Si Heráclito dijo que nadie se baña dos veces en el mismo río, en 1996 un grupo de científicos desmintió al griego proclamando que había llegado el momento de revelar otra Humanidad, y presentaron a Dolly, la oveja que inauguró la era del clon. A partir de entonces, los laboratorios se entregaron a perfeccionar las técnicas de «doblaje» con el objetivo de aumentar la cabaña replicante, y no solo ovina. Durante los siguientes cuatro años, genetistas de todo el mundo experimentaron con especies animales que se podían encontrar en la Tierra. Hasta que el bucardo abrió una posibilidad inexplorada.
La noche del 5 al 6 de enero del 2000, la nieve partió un tronco de abeto que al desplomarse aplastó la cabeza de una bucarda anciana aquejada con varias patologías. Al ser la última de su especie, se convirtió en el primer animal extinguido en el siglo XXI. Unos la llamaban Laña y otros Celia. Ocurrió en el Parque Nacional de Ordesa (Huesca). La desaparición se divulgó en todo el planeta, porque era la primera del milenio y porque advertía sobre las muchas extinciones inminentes que iban a producirse si la relación entre los humanos, los animales y en general el medio ambiente no viraba de un modo drástico.
Previendo su extinción, un grupo de científicos españoles había recolectado y congelado células de la bucarda, sin imaginar que la fecha de su muerte iba a proporcionarles una cobertura mediática tan colosal. La oportunidad resultaba incomparable, y si era cierto que España iba a figurar para siempre como el país donde se había volatilizado el primer animal de todo un milenio, el país también podía situarse a la vanguardia científica demostrando que la Nueva Humanidad era capaz de dar la vuelta a la tragedia devolviendo la vida a una muerta. Convertir el fracaso natural en un triunfo de la ciencia es la última gran tentación humana, y ejecutar una resurrección confirmaría el papel semidivino que desde hace más o menos un siglo y medio algunos humanos han empezado a asumir sin complejos.
Sobre esto no hay datos, porque se trata de un intangible, pero basta observar cómo reaccionaron los medios de comunicación y la ignorancia colectiva actual sobre aquel suceso histórico para deducir que la mayoría de españoles encajaron con indiferencia la derrota de ver cómo un animal propio se esfumaba para siempre. Algunos debieron de experimentar un sentimiento más cercano a la molestia humillante que al dolor y solo un puñado —diminuto— lo lamentó en serio.
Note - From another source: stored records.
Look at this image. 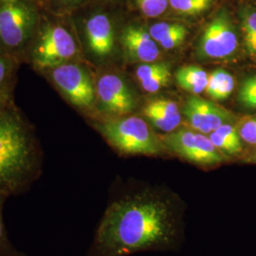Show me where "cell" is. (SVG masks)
Segmentation results:
<instances>
[{
  "mask_svg": "<svg viewBox=\"0 0 256 256\" xmlns=\"http://www.w3.org/2000/svg\"><path fill=\"white\" fill-rule=\"evenodd\" d=\"M178 236V216L168 200L150 192L111 202L88 256H126L169 247Z\"/></svg>",
  "mask_w": 256,
  "mask_h": 256,
  "instance_id": "obj_1",
  "label": "cell"
},
{
  "mask_svg": "<svg viewBox=\"0 0 256 256\" xmlns=\"http://www.w3.org/2000/svg\"><path fill=\"white\" fill-rule=\"evenodd\" d=\"M43 151L36 133L14 106L0 110V192L14 196L42 173Z\"/></svg>",
  "mask_w": 256,
  "mask_h": 256,
  "instance_id": "obj_2",
  "label": "cell"
},
{
  "mask_svg": "<svg viewBox=\"0 0 256 256\" xmlns=\"http://www.w3.org/2000/svg\"><path fill=\"white\" fill-rule=\"evenodd\" d=\"M79 54L78 41L68 28L60 21L40 20L25 63L43 74L57 66L76 61Z\"/></svg>",
  "mask_w": 256,
  "mask_h": 256,
  "instance_id": "obj_3",
  "label": "cell"
},
{
  "mask_svg": "<svg viewBox=\"0 0 256 256\" xmlns=\"http://www.w3.org/2000/svg\"><path fill=\"white\" fill-rule=\"evenodd\" d=\"M39 22L38 12L30 2H0V48L20 64L25 63Z\"/></svg>",
  "mask_w": 256,
  "mask_h": 256,
  "instance_id": "obj_4",
  "label": "cell"
},
{
  "mask_svg": "<svg viewBox=\"0 0 256 256\" xmlns=\"http://www.w3.org/2000/svg\"><path fill=\"white\" fill-rule=\"evenodd\" d=\"M96 126L106 140L122 155L156 156L164 151L162 140L146 120L136 116L104 120Z\"/></svg>",
  "mask_w": 256,
  "mask_h": 256,
  "instance_id": "obj_5",
  "label": "cell"
},
{
  "mask_svg": "<svg viewBox=\"0 0 256 256\" xmlns=\"http://www.w3.org/2000/svg\"><path fill=\"white\" fill-rule=\"evenodd\" d=\"M66 101L90 111L95 106L96 88L90 72L76 61L57 66L42 74Z\"/></svg>",
  "mask_w": 256,
  "mask_h": 256,
  "instance_id": "obj_6",
  "label": "cell"
},
{
  "mask_svg": "<svg viewBox=\"0 0 256 256\" xmlns=\"http://www.w3.org/2000/svg\"><path fill=\"white\" fill-rule=\"evenodd\" d=\"M162 142L165 149L194 164L212 167L225 160V155L214 146L209 136L198 131L182 129L166 134Z\"/></svg>",
  "mask_w": 256,
  "mask_h": 256,
  "instance_id": "obj_7",
  "label": "cell"
},
{
  "mask_svg": "<svg viewBox=\"0 0 256 256\" xmlns=\"http://www.w3.org/2000/svg\"><path fill=\"white\" fill-rule=\"evenodd\" d=\"M238 46L236 32L229 18L221 14L202 34L198 48L200 58L222 59L232 54Z\"/></svg>",
  "mask_w": 256,
  "mask_h": 256,
  "instance_id": "obj_8",
  "label": "cell"
},
{
  "mask_svg": "<svg viewBox=\"0 0 256 256\" xmlns=\"http://www.w3.org/2000/svg\"><path fill=\"white\" fill-rule=\"evenodd\" d=\"M96 99L102 111L114 116L130 113L135 108V101L126 82L119 75L104 74L95 82Z\"/></svg>",
  "mask_w": 256,
  "mask_h": 256,
  "instance_id": "obj_9",
  "label": "cell"
},
{
  "mask_svg": "<svg viewBox=\"0 0 256 256\" xmlns=\"http://www.w3.org/2000/svg\"><path fill=\"white\" fill-rule=\"evenodd\" d=\"M183 113L196 131L210 135L216 129L232 120L230 113L214 102L191 96L185 104Z\"/></svg>",
  "mask_w": 256,
  "mask_h": 256,
  "instance_id": "obj_10",
  "label": "cell"
},
{
  "mask_svg": "<svg viewBox=\"0 0 256 256\" xmlns=\"http://www.w3.org/2000/svg\"><path fill=\"white\" fill-rule=\"evenodd\" d=\"M84 43L92 56L104 60L110 57L115 48L113 23L106 14H95L84 25Z\"/></svg>",
  "mask_w": 256,
  "mask_h": 256,
  "instance_id": "obj_11",
  "label": "cell"
},
{
  "mask_svg": "<svg viewBox=\"0 0 256 256\" xmlns=\"http://www.w3.org/2000/svg\"><path fill=\"white\" fill-rule=\"evenodd\" d=\"M120 43L128 54L134 60L153 63L158 59L160 50L149 32L142 28L128 26L120 36Z\"/></svg>",
  "mask_w": 256,
  "mask_h": 256,
  "instance_id": "obj_12",
  "label": "cell"
},
{
  "mask_svg": "<svg viewBox=\"0 0 256 256\" xmlns=\"http://www.w3.org/2000/svg\"><path fill=\"white\" fill-rule=\"evenodd\" d=\"M144 114L156 128L164 132L174 131L182 122L176 102L166 99L151 102L144 108Z\"/></svg>",
  "mask_w": 256,
  "mask_h": 256,
  "instance_id": "obj_13",
  "label": "cell"
},
{
  "mask_svg": "<svg viewBox=\"0 0 256 256\" xmlns=\"http://www.w3.org/2000/svg\"><path fill=\"white\" fill-rule=\"evenodd\" d=\"M18 61L0 48V110L14 106V90Z\"/></svg>",
  "mask_w": 256,
  "mask_h": 256,
  "instance_id": "obj_14",
  "label": "cell"
},
{
  "mask_svg": "<svg viewBox=\"0 0 256 256\" xmlns=\"http://www.w3.org/2000/svg\"><path fill=\"white\" fill-rule=\"evenodd\" d=\"M151 37L165 50L180 46L187 36V28L182 24L160 22L149 28Z\"/></svg>",
  "mask_w": 256,
  "mask_h": 256,
  "instance_id": "obj_15",
  "label": "cell"
},
{
  "mask_svg": "<svg viewBox=\"0 0 256 256\" xmlns=\"http://www.w3.org/2000/svg\"><path fill=\"white\" fill-rule=\"evenodd\" d=\"M212 142L223 155H236L242 151L241 138L238 129L224 124L209 135Z\"/></svg>",
  "mask_w": 256,
  "mask_h": 256,
  "instance_id": "obj_16",
  "label": "cell"
},
{
  "mask_svg": "<svg viewBox=\"0 0 256 256\" xmlns=\"http://www.w3.org/2000/svg\"><path fill=\"white\" fill-rule=\"evenodd\" d=\"M209 75L202 68L187 66L176 72V80L184 90L192 94H200L206 90Z\"/></svg>",
  "mask_w": 256,
  "mask_h": 256,
  "instance_id": "obj_17",
  "label": "cell"
},
{
  "mask_svg": "<svg viewBox=\"0 0 256 256\" xmlns=\"http://www.w3.org/2000/svg\"><path fill=\"white\" fill-rule=\"evenodd\" d=\"M8 196L0 192V256H26L14 247L10 240L3 220V207Z\"/></svg>",
  "mask_w": 256,
  "mask_h": 256,
  "instance_id": "obj_18",
  "label": "cell"
},
{
  "mask_svg": "<svg viewBox=\"0 0 256 256\" xmlns=\"http://www.w3.org/2000/svg\"><path fill=\"white\" fill-rule=\"evenodd\" d=\"M212 0H169L171 7L183 14H198L210 8Z\"/></svg>",
  "mask_w": 256,
  "mask_h": 256,
  "instance_id": "obj_19",
  "label": "cell"
},
{
  "mask_svg": "<svg viewBox=\"0 0 256 256\" xmlns=\"http://www.w3.org/2000/svg\"><path fill=\"white\" fill-rule=\"evenodd\" d=\"M242 30L248 54L256 57V10L246 14L242 22Z\"/></svg>",
  "mask_w": 256,
  "mask_h": 256,
  "instance_id": "obj_20",
  "label": "cell"
},
{
  "mask_svg": "<svg viewBox=\"0 0 256 256\" xmlns=\"http://www.w3.org/2000/svg\"><path fill=\"white\" fill-rule=\"evenodd\" d=\"M170 80H171V70H170L169 64H167L158 74L147 78L146 80L140 81V84L146 92L154 93L164 88L165 86L170 82Z\"/></svg>",
  "mask_w": 256,
  "mask_h": 256,
  "instance_id": "obj_21",
  "label": "cell"
},
{
  "mask_svg": "<svg viewBox=\"0 0 256 256\" xmlns=\"http://www.w3.org/2000/svg\"><path fill=\"white\" fill-rule=\"evenodd\" d=\"M239 100L248 108L256 110V76L248 78L241 84Z\"/></svg>",
  "mask_w": 256,
  "mask_h": 256,
  "instance_id": "obj_22",
  "label": "cell"
},
{
  "mask_svg": "<svg viewBox=\"0 0 256 256\" xmlns=\"http://www.w3.org/2000/svg\"><path fill=\"white\" fill-rule=\"evenodd\" d=\"M142 12L148 18L162 14L168 6V0H137Z\"/></svg>",
  "mask_w": 256,
  "mask_h": 256,
  "instance_id": "obj_23",
  "label": "cell"
},
{
  "mask_svg": "<svg viewBox=\"0 0 256 256\" xmlns=\"http://www.w3.org/2000/svg\"><path fill=\"white\" fill-rule=\"evenodd\" d=\"M238 133L242 140L248 144H256V118L246 120L238 128Z\"/></svg>",
  "mask_w": 256,
  "mask_h": 256,
  "instance_id": "obj_24",
  "label": "cell"
},
{
  "mask_svg": "<svg viewBox=\"0 0 256 256\" xmlns=\"http://www.w3.org/2000/svg\"><path fill=\"white\" fill-rule=\"evenodd\" d=\"M234 79L229 72H227L212 99L214 100L227 99L234 90Z\"/></svg>",
  "mask_w": 256,
  "mask_h": 256,
  "instance_id": "obj_25",
  "label": "cell"
},
{
  "mask_svg": "<svg viewBox=\"0 0 256 256\" xmlns=\"http://www.w3.org/2000/svg\"><path fill=\"white\" fill-rule=\"evenodd\" d=\"M165 63H146V64L140 66L136 70V76L138 79L140 81L146 80L147 78L155 75L158 72H160L165 66Z\"/></svg>",
  "mask_w": 256,
  "mask_h": 256,
  "instance_id": "obj_26",
  "label": "cell"
},
{
  "mask_svg": "<svg viewBox=\"0 0 256 256\" xmlns=\"http://www.w3.org/2000/svg\"><path fill=\"white\" fill-rule=\"evenodd\" d=\"M226 74H227L226 70H216L209 75L208 84H207L205 92L210 96V98H214L216 92L218 90L220 84L222 82V80L225 77Z\"/></svg>",
  "mask_w": 256,
  "mask_h": 256,
  "instance_id": "obj_27",
  "label": "cell"
},
{
  "mask_svg": "<svg viewBox=\"0 0 256 256\" xmlns=\"http://www.w3.org/2000/svg\"><path fill=\"white\" fill-rule=\"evenodd\" d=\"M250 162H254V164H256V152L252 154V155L250 156H248V160Z\"/></svg>",
  "mask_w": 256,
  "mask_h": 256,
  "instance_id": "obj_28",
  "label": "cell"
},
{
  "mask_svg": "<svg viewBox=\"0 0 256 256\" xmlns=\"http://www.w3.org/2000/svg\"><path fill=\"white\" fill-rule=\"evenodd\" d=\"M59 1H62V2H68V3H70V2H74V1H78V0H59Z\"/></svg>",
  "mask_w": 256,
  "mask_h": 256,
  "instance_id": "obj_29",
  "label": "cell"
},
{
  "mask_svg": "<svg viewBox=\"0 0 256 256\" xmlns=\"http://www.w3.org/2000/svg\"><path fill=\"white\" fill-rule=\"evenodd\" d=\"M14 1H16V0H0V2H14Z\"/></svg>",
  "mask_w": 256,
  "mask_h": 256,
  "instance_id": "obj_30",
  "label": "cell"
},
{
  "mask_svg": "<svg viewBox=\"0 0 256 256\" xmlns=\"http://www.w3.org/2000/svg\"></svg>",
  "mask_w": 256,
  "mask_h": 256,
  "instance_id": "obj_31",
  "label": "cell"
}]
</instances>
En cualquier caso, el triunfo que podía obtenerse a cambio de aquella extinción estaba aureolado de gloria, así que los políticos lo vieron claro e invirtieron para conseguir un clon.
La historia del bucardo proponía un viaje literal al fondo de la vida y la muerte, además de una invitación a reflexionar sobre el futuro, sobre todo de nuestra especie. Menudeaban las alusiones a la capacidad humana para exterminar al resto de animales ateniéndose a cálculos que revelaban, por ejemplo, que la tasa de extinción de especies había aumentado mil veces desde nuestra aparición en la Tierra. Y eso había generado un neovocabulario que incluía pala- bras como Eremoceno, que significa Era de la Soledad. Aunque suena bien como eslogan para alertar a la población sobre un escenario en el que el ser humano pueda quedarse solo en la Tierra tras haber exterminado al resto de seres vivos, también subraya la arrogancia de una especie que se cree capaz de liquidar la vida alrededor, como si, por ejemplo, las plantas no llevaran cuatro mil millones de años sobreviviendo a plagas, glaciaciones, terremotos y todas las catástrofes que podamos imaginar.
En el autocar rumbo a Huesca, leí varias palabras y frases en la misma línea soberbia pero bienintencionada, porque las lecturas que viajaban conmigo apostaban por un mundo menos tecnologizado y con más apego por lo elemental. Es lo que tienen las afinidade selectivas… y la saturación de artificios y de realidades codificadas, que a algunos nos anima a seguir buscando libros de papel y mundos sin tanto número ni tanta máquina. Sin tanto intermediario, también. Vale, mis inclinaciones y prejuicios me inducían a sondear una literatura reacia a los clones, pero creo que eso no me impedía detectar cuándo una opinión de mi cuerda se pasaba de demagógica, reactiva o utópica, ni tampoco reconocer una idea brillante entre los paladines de la tecnología.
La cuestión es que entre las teorías de estos últimos no hallaba demasiados argumentos sostenibles, todo sonaba a pasajero, a obsolescencia más o menos inminente. No soy un tecnófobo. Me beneficio de innumerables adelantos científicos como el que más, desde el automóvil a ciertos fármacos, pero hacía años que había empezado a trazar límites en la relación con algunas innovaciones que podían alterar mi moral de un modo inquietante o crearme adicciones que ni siquiera había visto venir.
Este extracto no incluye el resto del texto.